Böyle bir yapıda Bakanlar Kurulu’ndan çıkan kararlarını kabul etmeyeceklerini söyleyen Erhürman, “Siz bu şekilde bu ülkeyi yönetemezsiniz. Her defasında yüzlerine söyledik, uyarılar yaparak raya çekmeye çalıştık treni. Hukuk dışılık pandeminin başından beridir var, o zamandan beri duvara doğru gidiyor bu ülke. Sürekli olarak bir yönetim boşluğu var. Seçim süreci bir sürü tartışmalarla bitti. Yine aynı davranıyorlar. Ama bilinmelidir ki, kral değildir Cumhurbaşkanı, padişah, sultan hiç değildir.
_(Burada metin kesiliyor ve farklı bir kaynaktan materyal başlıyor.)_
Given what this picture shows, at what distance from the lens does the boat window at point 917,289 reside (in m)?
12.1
Hukuka uygun davranmalıdır Cumhurbaşkanı. Bizi birleştiren de bu Anayasadır. Tarihte görülmedi ana muhalefetten, bu kadar Anayasa’ya bağlılık beklensin. Böyle bir şey olamaz. Bu böyle gitmeyecek” dedi.
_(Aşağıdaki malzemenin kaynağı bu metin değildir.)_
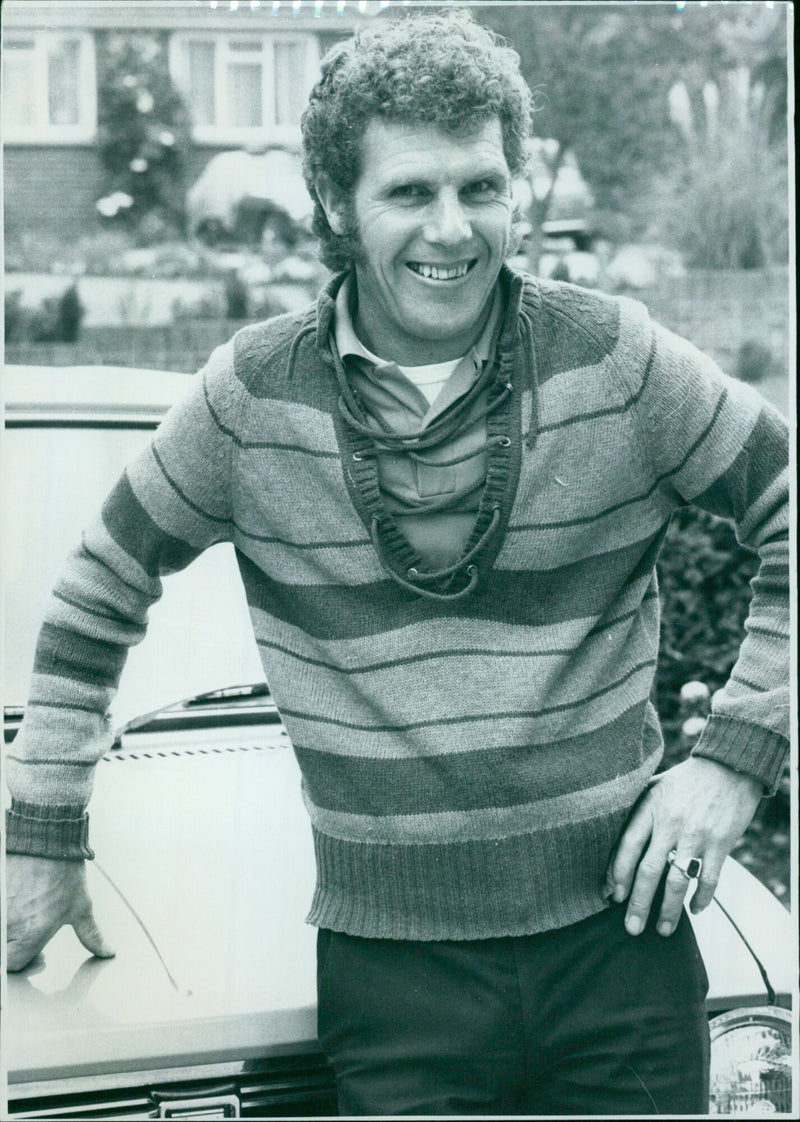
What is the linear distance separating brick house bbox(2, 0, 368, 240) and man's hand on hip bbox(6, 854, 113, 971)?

“Başından beri toplumu korumayı düşündük”
Başından beri toplumu düşündüklerini, toplumu korumak gerektiğini söylediklerini vurgulayan Erhürman, yönetsel görevde olanların bunu düşünmediğini söyledi ve “Yeni bir hükümet kurulması gerekiyor. Bunun da ne olması gerektiği belliydi. En çok milletvekili olan partinin başkanına, hükümeti kurma yetkisi verilmesi gerekiyordu. UBP bir kurultaya gidiyor. İlla başkan olmasına gerek yok, bir milletvekiline verilir hükümeti kurma görevi. Bakanlar Kurulu’nun olmadığı bir sürece soktular ülkeyi” dedi.
“Ötekileştirme politikalarının bize kaybettireceği şeyler büyüktür”
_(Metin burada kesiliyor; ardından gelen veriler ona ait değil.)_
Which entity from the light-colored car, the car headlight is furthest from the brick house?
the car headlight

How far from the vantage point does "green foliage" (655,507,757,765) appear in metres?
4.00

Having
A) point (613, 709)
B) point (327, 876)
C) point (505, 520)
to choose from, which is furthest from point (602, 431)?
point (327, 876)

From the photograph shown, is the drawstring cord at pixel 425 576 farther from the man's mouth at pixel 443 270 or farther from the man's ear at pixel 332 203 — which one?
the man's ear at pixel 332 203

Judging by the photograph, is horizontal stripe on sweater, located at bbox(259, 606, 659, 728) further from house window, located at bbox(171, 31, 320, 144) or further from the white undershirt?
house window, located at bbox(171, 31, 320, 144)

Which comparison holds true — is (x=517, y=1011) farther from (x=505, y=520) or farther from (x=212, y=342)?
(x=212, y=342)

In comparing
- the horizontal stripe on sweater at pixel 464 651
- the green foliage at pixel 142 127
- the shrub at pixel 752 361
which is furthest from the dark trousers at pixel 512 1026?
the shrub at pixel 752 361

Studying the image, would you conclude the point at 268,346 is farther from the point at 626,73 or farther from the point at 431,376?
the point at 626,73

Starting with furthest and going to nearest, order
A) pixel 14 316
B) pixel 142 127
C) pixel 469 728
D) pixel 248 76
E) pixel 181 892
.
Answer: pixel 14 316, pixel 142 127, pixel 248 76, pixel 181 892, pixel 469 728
Cumhurbaşkanlığı Seçimi’nin bu kadar kutuplaşmış bir ortamda gerçekleşmiş olmasının aklı temsil etmenin en radikal politika olduğunu söyleyen Erhürman, “Ben bu seçimin değerlendirmesinde, Türkiye kökenli olanlar ve olmayanlar üzerinden değerlendirme yapılmasını hiç doğru bulmuyorum. Sürecin içerisinde de söylemedim, sürecin sonrasında da söylemem. Çünkü biz bu ülkede bir arada yaşayacağız. Bir arada yaşayacağımıza göre, bu cepheleşme, ötekileştirme politikalarının bize kaybettireceği şeylerin büyük olduğu için, seçim içerisinde de o noktada durdum, seçim bitti diye başka da noktaya savrulacak değilim” dedi. Cumhurbaşkanı Tatar’ın iki devletli çözüme yönelik açıklamalarını da değerlendiren Erhürman, “İki devletli çözüm dediğiniz şeyin içinde mülkiyet meselesi nasıl çözülüyor? Toprak meselesi nasıl çözülüyor? İki bölgelilikten kaynaklanan bizim sarih çoğunluğa sahip olmamız avantajı iki devletliliğe nasıl taşınıyor? Siz bütün bunları konuşmadan, BM Güvenlik Konseyi kararları çerçevesinde masada federasyon varken, oraya nasıl başka bir çözüm alternatifiyle gideceksiniz? Kapalı Maraş’ın gerçek anlamda açılması noktasında da bu yaklaşımla bir sonuç alamazsınız. Kıbrıs sorununun çözümünde de bu yaklaşımla bir sonuç alamazsınız” dedi.